Runs 100% in your browser: your file is never uploaded

See what's quietly costing your business money, for free

Upload a transaction export (CSV, Excel, or a PDF bank/card statement) and get an instant breakdown of recurring subscriptions, duplicate tools, fee increases, and unusual charges. The analysis happens entirely on your own device. Nothing is sent anywhere.

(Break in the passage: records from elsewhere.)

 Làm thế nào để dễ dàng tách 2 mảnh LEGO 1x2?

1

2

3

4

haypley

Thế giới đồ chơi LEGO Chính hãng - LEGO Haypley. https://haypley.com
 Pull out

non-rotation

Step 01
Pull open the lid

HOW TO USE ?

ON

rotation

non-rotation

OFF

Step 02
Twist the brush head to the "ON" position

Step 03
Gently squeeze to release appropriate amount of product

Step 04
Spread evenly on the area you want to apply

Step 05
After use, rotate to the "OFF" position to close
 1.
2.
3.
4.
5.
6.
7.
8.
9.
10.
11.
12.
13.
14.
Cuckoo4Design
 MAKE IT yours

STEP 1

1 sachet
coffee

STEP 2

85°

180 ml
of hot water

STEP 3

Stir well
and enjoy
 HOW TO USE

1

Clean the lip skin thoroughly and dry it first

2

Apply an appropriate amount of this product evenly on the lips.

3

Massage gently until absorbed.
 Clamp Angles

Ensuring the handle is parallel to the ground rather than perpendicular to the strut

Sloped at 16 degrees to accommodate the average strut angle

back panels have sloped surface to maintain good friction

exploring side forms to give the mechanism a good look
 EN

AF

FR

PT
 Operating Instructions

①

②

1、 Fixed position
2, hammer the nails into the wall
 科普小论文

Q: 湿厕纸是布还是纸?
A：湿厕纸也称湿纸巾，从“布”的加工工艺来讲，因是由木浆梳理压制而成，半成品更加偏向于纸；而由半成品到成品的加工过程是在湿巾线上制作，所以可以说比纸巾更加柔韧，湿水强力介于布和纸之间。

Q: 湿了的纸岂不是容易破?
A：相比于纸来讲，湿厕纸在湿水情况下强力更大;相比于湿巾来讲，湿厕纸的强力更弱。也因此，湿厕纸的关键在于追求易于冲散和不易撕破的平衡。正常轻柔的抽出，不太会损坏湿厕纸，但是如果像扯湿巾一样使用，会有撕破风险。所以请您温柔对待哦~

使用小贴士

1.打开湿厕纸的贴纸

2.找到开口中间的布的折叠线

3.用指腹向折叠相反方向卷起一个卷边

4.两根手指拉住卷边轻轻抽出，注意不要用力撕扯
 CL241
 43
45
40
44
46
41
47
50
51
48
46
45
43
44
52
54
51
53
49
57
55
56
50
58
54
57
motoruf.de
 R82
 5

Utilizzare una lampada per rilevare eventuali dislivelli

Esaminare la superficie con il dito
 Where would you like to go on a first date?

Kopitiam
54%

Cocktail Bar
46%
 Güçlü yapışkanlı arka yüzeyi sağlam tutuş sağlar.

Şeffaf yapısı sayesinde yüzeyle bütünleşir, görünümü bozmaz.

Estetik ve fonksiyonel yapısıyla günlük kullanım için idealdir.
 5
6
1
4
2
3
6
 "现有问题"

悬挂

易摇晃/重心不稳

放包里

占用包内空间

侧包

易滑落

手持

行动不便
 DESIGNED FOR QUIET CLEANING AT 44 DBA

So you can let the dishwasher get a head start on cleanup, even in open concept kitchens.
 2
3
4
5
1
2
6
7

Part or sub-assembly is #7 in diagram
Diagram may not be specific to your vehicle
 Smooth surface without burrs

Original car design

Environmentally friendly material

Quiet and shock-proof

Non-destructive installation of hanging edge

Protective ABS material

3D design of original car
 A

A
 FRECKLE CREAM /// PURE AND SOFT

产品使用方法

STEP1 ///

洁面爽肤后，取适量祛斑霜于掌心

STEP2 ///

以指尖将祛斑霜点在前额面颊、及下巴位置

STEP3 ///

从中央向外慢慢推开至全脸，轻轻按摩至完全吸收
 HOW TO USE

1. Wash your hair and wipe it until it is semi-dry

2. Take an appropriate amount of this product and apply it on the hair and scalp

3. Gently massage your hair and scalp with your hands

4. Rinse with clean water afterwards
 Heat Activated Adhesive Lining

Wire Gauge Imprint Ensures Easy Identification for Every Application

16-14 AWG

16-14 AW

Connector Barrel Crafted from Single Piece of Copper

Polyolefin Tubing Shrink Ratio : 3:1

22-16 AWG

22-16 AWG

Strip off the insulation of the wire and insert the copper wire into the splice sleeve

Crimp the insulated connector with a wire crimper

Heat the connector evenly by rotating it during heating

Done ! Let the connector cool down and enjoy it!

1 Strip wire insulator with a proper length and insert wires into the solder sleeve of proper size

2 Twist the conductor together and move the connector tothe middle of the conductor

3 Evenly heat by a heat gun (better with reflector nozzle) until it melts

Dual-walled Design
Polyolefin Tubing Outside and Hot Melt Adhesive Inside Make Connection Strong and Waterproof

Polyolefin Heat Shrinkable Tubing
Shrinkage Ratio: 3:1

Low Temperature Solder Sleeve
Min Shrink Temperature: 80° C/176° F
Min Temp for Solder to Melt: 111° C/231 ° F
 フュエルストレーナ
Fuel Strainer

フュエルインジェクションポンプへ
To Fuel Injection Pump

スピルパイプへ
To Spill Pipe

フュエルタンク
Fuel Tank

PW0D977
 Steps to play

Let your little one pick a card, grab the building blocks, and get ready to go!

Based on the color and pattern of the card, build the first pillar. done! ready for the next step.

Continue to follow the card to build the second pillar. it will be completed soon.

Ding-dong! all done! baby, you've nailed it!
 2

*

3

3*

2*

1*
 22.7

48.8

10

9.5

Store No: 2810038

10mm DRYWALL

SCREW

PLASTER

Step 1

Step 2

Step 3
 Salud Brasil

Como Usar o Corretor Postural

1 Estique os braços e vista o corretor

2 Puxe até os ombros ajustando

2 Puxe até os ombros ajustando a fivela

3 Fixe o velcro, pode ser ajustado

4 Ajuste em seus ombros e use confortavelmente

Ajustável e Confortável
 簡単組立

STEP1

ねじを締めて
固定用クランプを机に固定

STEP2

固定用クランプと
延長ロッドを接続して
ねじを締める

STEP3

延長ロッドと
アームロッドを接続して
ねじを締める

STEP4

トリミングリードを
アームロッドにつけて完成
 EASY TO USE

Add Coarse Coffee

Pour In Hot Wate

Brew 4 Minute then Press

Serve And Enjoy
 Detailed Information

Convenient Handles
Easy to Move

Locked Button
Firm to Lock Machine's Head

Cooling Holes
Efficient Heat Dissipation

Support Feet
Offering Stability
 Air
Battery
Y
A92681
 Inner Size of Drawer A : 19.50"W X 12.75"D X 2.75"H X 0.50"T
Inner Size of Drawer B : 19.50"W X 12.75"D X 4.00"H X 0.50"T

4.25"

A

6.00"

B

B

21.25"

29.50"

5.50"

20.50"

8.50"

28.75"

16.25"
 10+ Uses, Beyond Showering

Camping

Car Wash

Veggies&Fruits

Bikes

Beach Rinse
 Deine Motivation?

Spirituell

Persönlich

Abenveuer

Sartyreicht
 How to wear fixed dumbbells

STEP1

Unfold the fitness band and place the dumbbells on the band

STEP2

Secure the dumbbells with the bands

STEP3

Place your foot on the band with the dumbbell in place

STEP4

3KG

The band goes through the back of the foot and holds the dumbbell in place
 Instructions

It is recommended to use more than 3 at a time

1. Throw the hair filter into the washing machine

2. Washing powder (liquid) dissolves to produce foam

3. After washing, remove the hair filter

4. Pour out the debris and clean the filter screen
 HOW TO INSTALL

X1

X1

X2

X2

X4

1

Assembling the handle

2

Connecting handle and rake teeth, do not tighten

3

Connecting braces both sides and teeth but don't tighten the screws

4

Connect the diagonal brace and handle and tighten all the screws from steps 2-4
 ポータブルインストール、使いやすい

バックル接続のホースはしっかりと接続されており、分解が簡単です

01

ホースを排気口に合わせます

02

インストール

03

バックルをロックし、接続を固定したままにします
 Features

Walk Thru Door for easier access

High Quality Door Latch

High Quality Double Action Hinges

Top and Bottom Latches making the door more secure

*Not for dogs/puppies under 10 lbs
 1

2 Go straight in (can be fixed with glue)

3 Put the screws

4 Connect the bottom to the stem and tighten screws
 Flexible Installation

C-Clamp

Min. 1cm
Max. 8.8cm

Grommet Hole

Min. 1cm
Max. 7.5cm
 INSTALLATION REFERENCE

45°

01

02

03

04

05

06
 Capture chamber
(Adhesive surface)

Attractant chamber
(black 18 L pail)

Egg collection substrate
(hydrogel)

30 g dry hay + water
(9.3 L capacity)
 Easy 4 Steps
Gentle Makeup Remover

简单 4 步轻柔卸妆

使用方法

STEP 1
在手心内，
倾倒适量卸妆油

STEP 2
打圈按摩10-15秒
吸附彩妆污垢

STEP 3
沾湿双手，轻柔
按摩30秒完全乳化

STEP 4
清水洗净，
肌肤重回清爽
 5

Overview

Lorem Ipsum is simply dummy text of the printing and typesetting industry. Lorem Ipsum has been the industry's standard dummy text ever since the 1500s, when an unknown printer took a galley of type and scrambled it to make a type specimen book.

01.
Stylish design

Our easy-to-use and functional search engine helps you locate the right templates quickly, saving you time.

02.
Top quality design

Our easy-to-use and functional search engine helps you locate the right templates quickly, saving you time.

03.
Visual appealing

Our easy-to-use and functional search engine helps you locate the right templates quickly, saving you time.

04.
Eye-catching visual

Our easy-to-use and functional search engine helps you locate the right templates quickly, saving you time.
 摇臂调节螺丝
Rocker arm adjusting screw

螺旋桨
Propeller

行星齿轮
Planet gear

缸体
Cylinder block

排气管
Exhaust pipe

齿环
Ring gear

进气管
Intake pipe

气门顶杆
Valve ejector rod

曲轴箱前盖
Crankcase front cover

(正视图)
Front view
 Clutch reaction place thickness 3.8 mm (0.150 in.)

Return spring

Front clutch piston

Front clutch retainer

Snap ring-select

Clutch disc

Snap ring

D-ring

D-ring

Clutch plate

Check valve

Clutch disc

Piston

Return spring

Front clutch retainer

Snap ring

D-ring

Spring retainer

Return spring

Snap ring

Click to choose your file(s) or drag them here
CSV, Excel, or a text-based PDF statement. Drop in everything you have, multiple files are combined automatically.
Loading the in-browser analysis engine…

How this actually works, in detail

1
Your file never leaves your device. When you choose a file, your browser reads it locally using standard web APIs (the same ones for a CSV, an Excel file, or a PDF). The file's contents are handed directly to a program running inside this same browser tab. They are never attached to a network request, never uploaded to a server, and this page has no backend to receive them even if it wanted to.
2
The analysis itself is real Python code, run inside your browser. This page uses a project called Pyodide, which compiles the Python interpreter to WebAssembly so it can run client-side. Excel files are read with a library called SheetJS, and PDFs are read with Mozilla's pdf.js, both also running entirely in your browser. The same expense-analysis logic that would normally run on a server runs instead on your CPU, inside your browser tab, with no network access to your data at any point.
3
You can verify this yourself. Open your browser's developer tools (F12 or Cmd+Opt+I) and watch the Network tab while you upload a file. No request containing your file's data will appear. You can even disconnect from the internet entirely after this page has finished loading, then upload your file: it will still work, which is only possible if nothing is being sent out.
4
Nothing is stored, anywhere. There's no database, no account, no login, and no cookies tracking this session. If you refresh or close this tab, the results and your file are gone. There is nothing left over on any server because no server ever saw them.
5
There are two exceptions, both clearly bounded. Clicking "Generate My Report" sends the aggregated findings already shown on-screen (vendor names, categories, dollar totals, never your raw transaction rows) through a small server we control, to write up the explanations in plainer, less templated language. If that step doesn't succeed for any reason, the report falls back to the version already computed locally, so you always get a report either way. Separately, if a file's columns genuinely can't be identified by name or by their values, an optional "let the system take a closer look" step sends a small real sample (the header row plus 3 example rows) to figure out which column is which, since that specific task needs to see a few real values to work at all. Neither exception ever receives your full file, and "Email me this summary" stays entirely under your control too, it's just a pre-filled email you choose to send.
I'm technical: show me the actual mechanics
The analysis code is a plain, readable Python file (engine.py) loaded alongside this page. It mirrors the open logic of a CLI tool: it parses the transaction data, normalizes vendor names, categorizes spend, and runs a handful of rule-based detectors (recurring-charge detection via interval consistency, fee-creep via early/late period averages, duplicate-service detection by category overlap, and z-score anomaly detection). None of this code performs any network I/O. there are no fetch, XMLHttpRequest, or Python socket/requests calls anywhere in it. Pyodide, pdf.js, and SheetJS each only make network requests once, on initial page load, to fetch their own runtime/library files, never your data. For Excel files, SheetJS converts the workbook to a CSV-like table directly. PDFs have no real rows or columns, just text positioned on a page, so pdf.js extracts each text fragment's position and the page reconstructs a table by grouping fragments into rows and columns based on their coordinates, then hands that to the same Python pipeline as a normal CSV upload. This works well for typical text-based bank/card statement PDFs; it can't read a scanned image with no underlying text layer, since there's nothing to extract.